Considerando il concetto della sostanza solo in relazione alle cose materiali, non v’è dubbio che tra la sostanza e l’aspetto esteriore delle cose stesse noi stabiliamo ora concordanza ora opposizione mediante l’indagine del nostro intelletto, che sempre scruta, osserva, distingue ed unifica a seconda dei casi. Aristotele ha definito la sostanza degli esseri (ousia, in greco) in se stessa e in relazione ai concetti di essenza, sostrato materiale, materia, accidenti o qualità degli esseri o enti che dir si voglia. Come definizione della sostanza si cita in genere un passo della Metafisica: la sostanza “è ciò che è in sé e non in altro” (Met., 1046 a 26).  Vale a dire ciò che trova in se stesso la sua propria ragion d’essere, non in qualcos’altro. San Tommaso ha approfondito il concetto in un noto passo della Summa: “Illa enim subsistere dicimus, quae non in alio sed in se existunt” (Ia , q. 29 a 2c: “Diciamo infatti che sussistono quelle cose che esistono in se stesse, non in altro”). Non la semplice esistenza delle cose ma il loro esistere in quanto sussistenti in loro stesse ; la lorosussistenza, concetto che rispecchia il sussistere della “sostanza” nel senso aristotelico del termine; l’esser in sé che è la sostanza, come esser uno e indipendente di quell’ente specifico, quale esso sia, è “ciò che esiste in sé” come quella realtà che è solo sua e non si confonde mai con altro. Tale “sussistere” non è pertanto meramente descrittivo, ma indica l’esistere di ciò che si pone come sostanza ossia realtà in sé determinata ed indipendente, solo sua e non confondibile con altra. Il “sussistere” delle cose è quindi l’esistere secondo la propria sostanza specifica, grazie alla quale abbiamo le differenze qualitative tra tutti gli enti esistenti. Nell’ambito materiale, non possiamo infatti confondere tra loro uomini, animali, piante, insetti, carne, sangue, etc. Il pane e il vino, che qui ci interessano in modo particolare, sono il risultato di una modificazione apportata dal lavoro dell’uomo a certi prodotti della natura, che di per se stessi sono già degli enti o cose determinate secondo la loro natura specifica, che si configura come la loro ousia o substantia, tale da non permettere di confonderli in nessun modo (l’uva, il grano).

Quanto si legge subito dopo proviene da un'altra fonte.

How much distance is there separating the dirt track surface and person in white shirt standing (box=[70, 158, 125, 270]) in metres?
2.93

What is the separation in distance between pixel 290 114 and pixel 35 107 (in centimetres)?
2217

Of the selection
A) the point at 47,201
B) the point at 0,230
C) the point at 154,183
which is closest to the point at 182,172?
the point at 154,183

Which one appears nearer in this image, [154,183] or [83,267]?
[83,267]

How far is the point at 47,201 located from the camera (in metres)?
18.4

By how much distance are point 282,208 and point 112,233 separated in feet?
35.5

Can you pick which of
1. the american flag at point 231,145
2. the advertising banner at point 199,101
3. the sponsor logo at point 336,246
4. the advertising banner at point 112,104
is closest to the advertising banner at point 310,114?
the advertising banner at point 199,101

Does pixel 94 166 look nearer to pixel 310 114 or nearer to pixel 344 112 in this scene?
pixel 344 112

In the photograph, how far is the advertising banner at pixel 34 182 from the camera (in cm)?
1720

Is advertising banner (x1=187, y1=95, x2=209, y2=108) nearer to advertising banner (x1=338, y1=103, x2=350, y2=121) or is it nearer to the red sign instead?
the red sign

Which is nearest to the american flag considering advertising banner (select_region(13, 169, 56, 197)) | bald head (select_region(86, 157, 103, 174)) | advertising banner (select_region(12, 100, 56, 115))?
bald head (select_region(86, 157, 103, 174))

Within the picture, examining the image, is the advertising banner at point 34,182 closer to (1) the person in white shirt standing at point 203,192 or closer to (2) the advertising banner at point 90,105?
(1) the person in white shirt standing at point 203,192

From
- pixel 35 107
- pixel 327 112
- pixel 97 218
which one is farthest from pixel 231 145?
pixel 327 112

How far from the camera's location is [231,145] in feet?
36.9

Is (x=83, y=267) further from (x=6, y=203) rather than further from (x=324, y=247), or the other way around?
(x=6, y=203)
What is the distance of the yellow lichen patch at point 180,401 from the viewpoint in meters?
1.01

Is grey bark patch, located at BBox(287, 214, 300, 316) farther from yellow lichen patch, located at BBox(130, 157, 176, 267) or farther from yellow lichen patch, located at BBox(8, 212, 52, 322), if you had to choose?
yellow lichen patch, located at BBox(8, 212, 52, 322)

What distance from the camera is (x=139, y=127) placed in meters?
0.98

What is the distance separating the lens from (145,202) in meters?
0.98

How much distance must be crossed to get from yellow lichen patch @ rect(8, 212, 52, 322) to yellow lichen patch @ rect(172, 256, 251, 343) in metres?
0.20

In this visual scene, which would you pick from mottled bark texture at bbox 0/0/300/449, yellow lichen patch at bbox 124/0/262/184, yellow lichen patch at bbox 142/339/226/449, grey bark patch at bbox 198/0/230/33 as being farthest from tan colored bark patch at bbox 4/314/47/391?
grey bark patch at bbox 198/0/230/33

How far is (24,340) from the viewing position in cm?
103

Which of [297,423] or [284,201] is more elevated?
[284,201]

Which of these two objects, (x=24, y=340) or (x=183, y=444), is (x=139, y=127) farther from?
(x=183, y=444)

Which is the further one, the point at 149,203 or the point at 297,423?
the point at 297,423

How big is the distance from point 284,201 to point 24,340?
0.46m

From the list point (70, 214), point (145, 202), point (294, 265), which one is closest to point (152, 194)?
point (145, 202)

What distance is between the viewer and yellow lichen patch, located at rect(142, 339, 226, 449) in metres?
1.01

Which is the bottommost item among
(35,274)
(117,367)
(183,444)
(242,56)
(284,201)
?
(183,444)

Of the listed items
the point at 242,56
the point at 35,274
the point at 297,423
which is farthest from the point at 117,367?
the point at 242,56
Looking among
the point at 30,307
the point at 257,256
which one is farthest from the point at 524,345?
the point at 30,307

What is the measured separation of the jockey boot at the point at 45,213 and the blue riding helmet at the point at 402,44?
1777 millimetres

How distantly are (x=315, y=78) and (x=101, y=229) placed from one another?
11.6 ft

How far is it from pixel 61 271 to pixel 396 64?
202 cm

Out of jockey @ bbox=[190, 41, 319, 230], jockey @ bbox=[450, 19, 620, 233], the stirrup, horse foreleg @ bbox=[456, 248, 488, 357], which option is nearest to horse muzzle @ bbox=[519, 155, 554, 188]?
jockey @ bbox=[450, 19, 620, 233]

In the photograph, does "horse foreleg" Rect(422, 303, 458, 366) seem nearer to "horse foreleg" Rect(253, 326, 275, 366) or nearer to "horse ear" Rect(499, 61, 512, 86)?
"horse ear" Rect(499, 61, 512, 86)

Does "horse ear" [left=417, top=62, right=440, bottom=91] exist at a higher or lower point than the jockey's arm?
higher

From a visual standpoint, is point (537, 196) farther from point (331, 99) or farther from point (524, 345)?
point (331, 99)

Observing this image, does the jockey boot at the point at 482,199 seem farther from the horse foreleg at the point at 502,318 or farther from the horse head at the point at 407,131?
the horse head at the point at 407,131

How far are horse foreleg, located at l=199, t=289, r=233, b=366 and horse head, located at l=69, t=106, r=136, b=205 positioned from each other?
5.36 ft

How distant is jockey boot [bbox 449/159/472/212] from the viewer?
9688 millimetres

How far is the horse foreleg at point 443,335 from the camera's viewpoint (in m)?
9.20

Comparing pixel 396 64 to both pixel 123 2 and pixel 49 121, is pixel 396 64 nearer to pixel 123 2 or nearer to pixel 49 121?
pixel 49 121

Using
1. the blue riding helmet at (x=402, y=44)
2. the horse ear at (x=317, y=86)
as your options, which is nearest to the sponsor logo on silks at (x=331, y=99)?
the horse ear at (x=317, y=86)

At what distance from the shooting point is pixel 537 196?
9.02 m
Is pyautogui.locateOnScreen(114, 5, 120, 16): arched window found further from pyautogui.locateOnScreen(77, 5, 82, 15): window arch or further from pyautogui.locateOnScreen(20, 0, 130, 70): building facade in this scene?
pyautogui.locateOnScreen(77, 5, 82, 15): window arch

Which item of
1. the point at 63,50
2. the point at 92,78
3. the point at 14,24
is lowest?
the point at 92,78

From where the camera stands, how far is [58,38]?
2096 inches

Del pane in quanto cosa finita e determinata dobbiamo dunque ammettere che ha una natura che è solo sua, che è, in quanto pane, ciò che è in sé e giammai in altro, per esprimerci alla maniera di Aristotele, e quindi sussiste individualmente in atto secondo questo suo esser in sé ciò che è, nella sua specifica individualità, per esprimerci alla maniera di san Tommaso. Il termine greco e ancor più quello latino rinviano anche all’idea della sostanza come sub-stanssub-sistit rispetto all’apparenza che pur si riscontra nella medesima cosa della quale la sostanza è sostanza: la sostanza è ciò che sta sotto, ciò che costituisce l’essenza della cosa stessa, la sua natura più profonda, e si mantiene inalterato pur nel mutare degli “accidenti” (termine delle Scuole) o qualità esteriori che lo caratterizzano in quanto ente concreto, in quanto individuo (uomo, animale, pianta con i loro “accidenti” o qualità) o comunque in quanto realtà determinata, indipendente, che può esser anche quella di un ente collettivo, come la Chiesa, onde si parla di sostanza in senso spirituale, ma non per questo meno reale (la sostanza della Chiesa consiste nell’essere il Corpo Mistico di Cristo).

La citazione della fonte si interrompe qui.